第8話 遭遇からの撃退

 一つ目のカートが縦横にシダを揺らして駆け回り、ターゲットを見失ったガンターレットが掘り中を撃ちまくって穴だらけにする。

 暴走を繰り返すターレットが横一文字に茂みをぶち抜き、カートをかすめソノイたちの隠れる窪みに向かって火線を伸ばす。

「むう!!」

 頭を抱え死を覚悟したソノイの上に、ユーヤーが体を張って覆い被さる。

鈍い衝撃と地面の削れる音。ターレットの弾はユーヤーのアーマーを貫けず、そのまま別方向に火線を伸ばしてカートたちを追い回した。

「大丈夫ですか?」

「なっ、なんとか!」

「しばらくじっとしていて! ここは地雷原だ」

『少尉! パッシブマインをオフラインにしました! 今ターレットを手動操作中!』

「よくやったクローン!」

 銃声が鳴り響き、ユーヤーがソノイを振り返って手招きする。

「ソノイ少尉、近くに落ちた友軍機がいます。武器をとりに向かいます!」

「了解よ!」

 ソノイは腰の拳銃を引き抜き構えると、ゆっくりと腰を伸ばしシダの上から頭を覗かせた。

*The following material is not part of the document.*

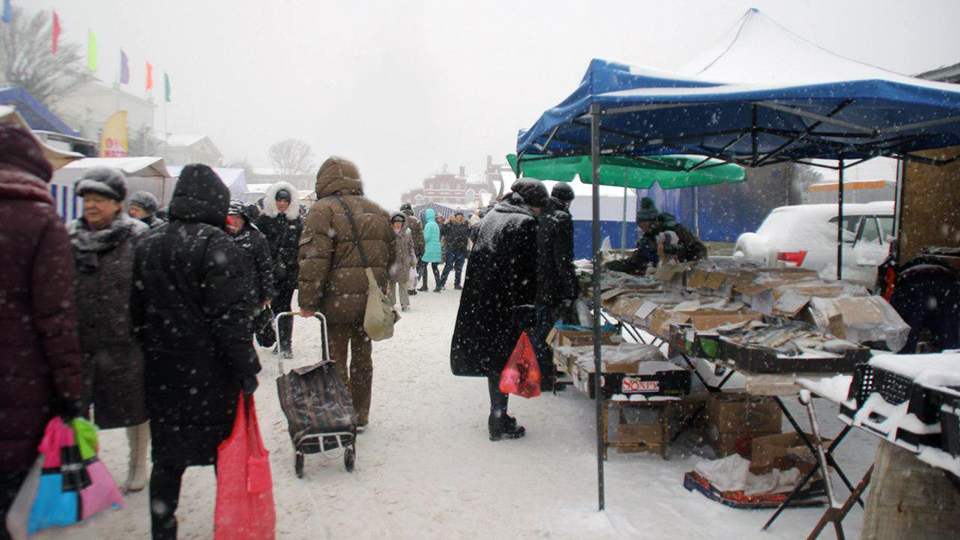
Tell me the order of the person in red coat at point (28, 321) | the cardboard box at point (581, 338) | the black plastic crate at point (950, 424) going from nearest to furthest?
the black plastic crate at point (950, 424) < the person in red coat at point (28, 321) < the cardboard box at point (581, 338)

 上からは残ったクローン警備兵が銃を撃ち、掘りのあちこちから獣の叫び声と咆哮が聞こえてくる。

 ソノイはユーヤーの示すハンドサインに合わせて、背をかがめてシダの茂みを走り抜けた。


 背の高い茂みの向こう側から黒煙が漂っており、ソノイが駆け寄ると先ほど掘りに落ちた二脚型軽偵察車両ライドウォーカーの全容が分かった。

 パイロットの警備クローンは即死だった。

「こいつを持っていてください少尉」

 ユーヤーが倒れたクローンの持ち物から無線機をとりだし、スイッチを入れ直してソノイに投げる。

 ソノイは受け取ると、インカムを耳に押し当てて戦況を確認した。

『こちらは総合戦術本部、敵の小規模部隊が基地正門を突破しようとしている。増援は送れない!』

「聞こえましたかソノイ少尉。このッしつこいやつらが!」

 ユーヤーはソノイを背にしてクローンガンを担ぎ、白い発光を数度弾けさせながら銃を撃った。

 ガーッ!!!!????

 バズーカほどもあるクローンガンの直撃を受けて、カートの一体が白い泡を吐き出し吹き飛んでいく。

 大きな音をたてて獣は地面に倒れこみ、ついで長い両腕をわずかに動かすとそのまま息耐えた。

 ユーヤーが振り返ってクローンガンを放り、拳銃だけのソノイに投げて渡す。脇の死体から武器を受け取ると、装填し直してゆっくりと武器を構えて後退した。

「ここは危険です、いったん掘りの外に出ないと」

「どこか出られる場所があるの?」

「非常用のはしごがありますが、少し歩かないと」

 無人のガンターレットがチュイーンと音を鳴り響かせながら弾丸をまき散らし、空堀の向こうから入ってこようとする小型カートと掘りの中に隠れるカートたちを追い散らす。

 ソノイは煙を吹くライドウォーカーから顔を覗かせ周りを見ると、ユーヤーを振り返ってゆっくりうなずいた。

 先にソノイがガンを担いで前進し、その後に続いてユーヤーが後ろを見張りながら後退する。

 基地中で非常サイレンが鳴り響く。

 最後まで応戦していた警備のクローンは、敵に円盤状の投げ石を投げられその場で死んだ。